━━━━━ TEXTO EXTRAÍDO
La unidad no es una flor de invernadero, tampoco un imperativo ético. En política es un proceso de construcción de acuerdos entre partes diferentes.
Hoy se escucha decir con asiduidad que para vencer al macrismo es necesaria la unidad del peronismo. Es ésta una afirmación tan general que podría aplicarse no sólo a una fuerza que proponga cambios a favor de los sectores populares sino también a un recambio sistémico que le sirva a los sectores más concentrados de la economía para proseguir con el modelo que viene implementando el actual gobierno a partir de diciembre de 2015.
Todo lo que hace a la promoción de un “peronismo responsable” o “serio y republicano” gira en torno a ésta última opción. Transformar al peronismo en una de las dos patas de un políticamente correcto bipartidismo es algo que se impulsa no sólo desde afuera de esa fuerza sino que cuenta entre sus adherentes con apóstoles iluminados como el matrimonio Duhalde o “peronólogos” como Julio Bárbaro que no se cansan de repetir que el modelo es el acuerdo Perón- Balbín. Todos ellos obviamente impulsaron la candidatura de Mauricio Macri e intentaron beneficiarse con la intervención del Partido Justicialista durante los primeros meses de este año. Esto sin nombrar a todo un espectro de caciques como los que nuclea el denominado Peronismo Federal o el sindicalismo tradicional.
Preocupa que haya sectores que siendo parte de la movilización social y del peronismo consideren esa posibilidad como el principal ariete para contrarrestar el avance macrista. Si hoy existe en el sentido común un notable desprecio hacia la historia esto no debiera ser igual en los sectores que se movilizan y construyen a diario una determinada cultura militante. Por lo contrario debiera ser la historia misma -fundamentalmente la protagonizada por los sectores comprometidos de otrora-, una de las bases principales para profundizar las intervenciones de coyuntura, dándole perspectiva.
━━━━━━━━━━
━━━━━ SECCIÓN DE DATOS
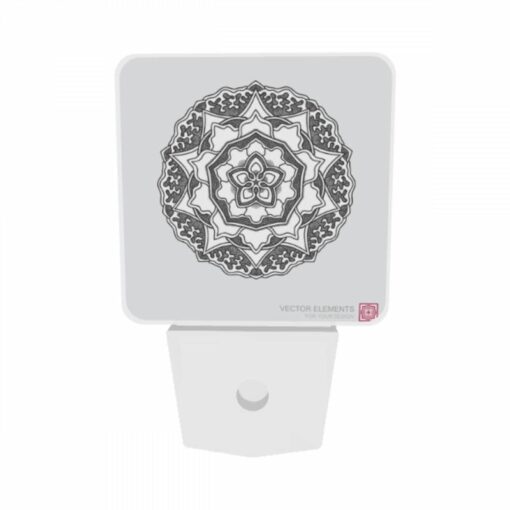 Night Light Set Of 2, A Black And White Design Of A Flower. -Acrylic Night Light Shop 2a8a1bcdad1be63f5b9e8e1801d23fb29a13d9ae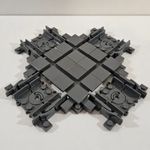 LEGO Vonat sín elem - kereszteződés fotó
━━━━━━━━━━
_CONSIGNA_
Escribe la continuación del texto sobre la unidad del peronismo frente al macrismo, comenzando justo después de su última oración. Las líneas no tienen ningún papel en esto.

_RESPUESTA DEL EJERCICIO_
Desde su nacimiento allá por mediados de los ’40, el peronismo se convirtió en una fuerza de amplias mayorías en la que según su líder, la columna vertebral la constituía el movimiento obrero. Esta matriz provocó principalmente tras la caída del peronismo en el ’55 un debate importante en el seno de las organizaciones populares acerca de si un proyecto emancipador debía o no desarrollarse dentro del heterogéneo peronismo o por el contrario hacerlo desde fuera de él en una organización independiente.
La caída de los dos primeros gobiernos de Perón precipitó a partir de septiembre del ’55 el movimiento que llevó el nombre de Resistencia peronista. En términos relativos se extendió hasta entrada la década del sesenta. Con el golpe militar de 1966 se intentó frenar cualquier avance de las luchas sociales pero esto tuvo como desencadenante el surgimiento de una nueva situación política que tuvo en el Cordobazo del ’69 una expresión genuina de lo que estaba sucediendo a nivel de la base de la sociedad argentina. Mientras duró la endeble democracia el peronismo fue una fuerza proscripta. Convengamos que la fuerza de ese movimiento se expresaba fundamentalmente en los puestos de trabajo y en las barriadas populares y la predisposición a la lucha no era paradójicamente un plan orquestado por el viejo general desde Puertas de Hierro. Precisamente haber entendido que las bases obreras carecían de una conducción efectiva hizo que sectores de izquierda desencantados con el Partido Comunista, el socialismo tradicional e incluso con las variantes trotskistas existentes hizo que vieran en el peronismo una acumulación histórica que no debía desperdiciarse y que por ende había que hacerla propia.
La intención de esta nota no intenta tomar partido sobre si es correcta la entrada al peronismo o la construcción externa de otra fuerza que pretenda conducir a los sectores populares. Dirimir esa dicotomía es por lo demás bastante árido y debiera corroborase en la experiencia concreta.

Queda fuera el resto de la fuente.